### [Your assignment]
Wherever a picture appears in the listing, leave it out, and copy the rest exactly.

### [Supplied information]
- Opening Delimiter -

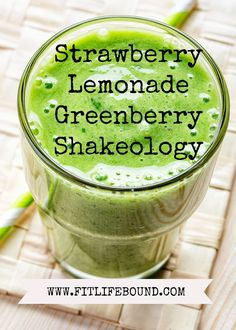 1 Scoop & Pack Greenberry Shakeology 1 Cup Strawberries (Fresh or Frozen) 1 Cup of Water 1 Cup Ice Juice of 1 Lemon Blend & Smoothie Recipes With Yogurt, Healthy Smoothies, Greenberry Shakeology, 21 Day Fix Menu, Strawberry Lemonade, Shake Recipes, Clean Eating Recipes, Eating Clean, Healthy Choices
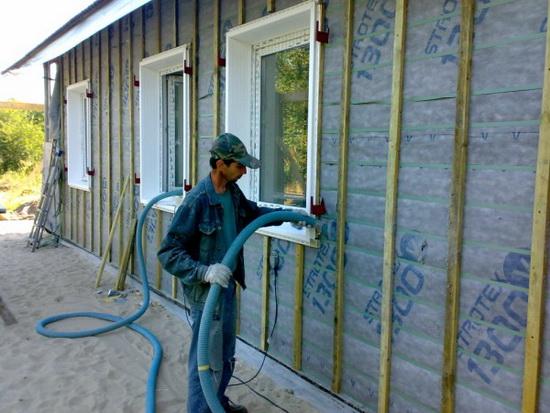 Утепление стен брусового дома снаружи эковатой 5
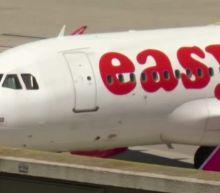 EasyJet cuts jobs; Norwegian Air losses deepen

- Closing Delimiter -

### [Result]
 1 Scoop & Pack Greenberry Shakeology 1 Cup Strawberries (Fresh or Frozen) 1 Cup of Water 1 Cup Ice Juice of 1 Lemon Blend & Smoothie Recipes With Yogurt, Healthy Smoothies, Greenberry Shakeology, 21 Day Fix Menu, Strawberry Lemonade, Shake Recipes, Clean Eating Recipes, Eating Clean, Healthy Choices
 Утепление стен брусового дома снаружи эковатой 5
 EasyJet cuts jobs; Norwegian Air losses deepen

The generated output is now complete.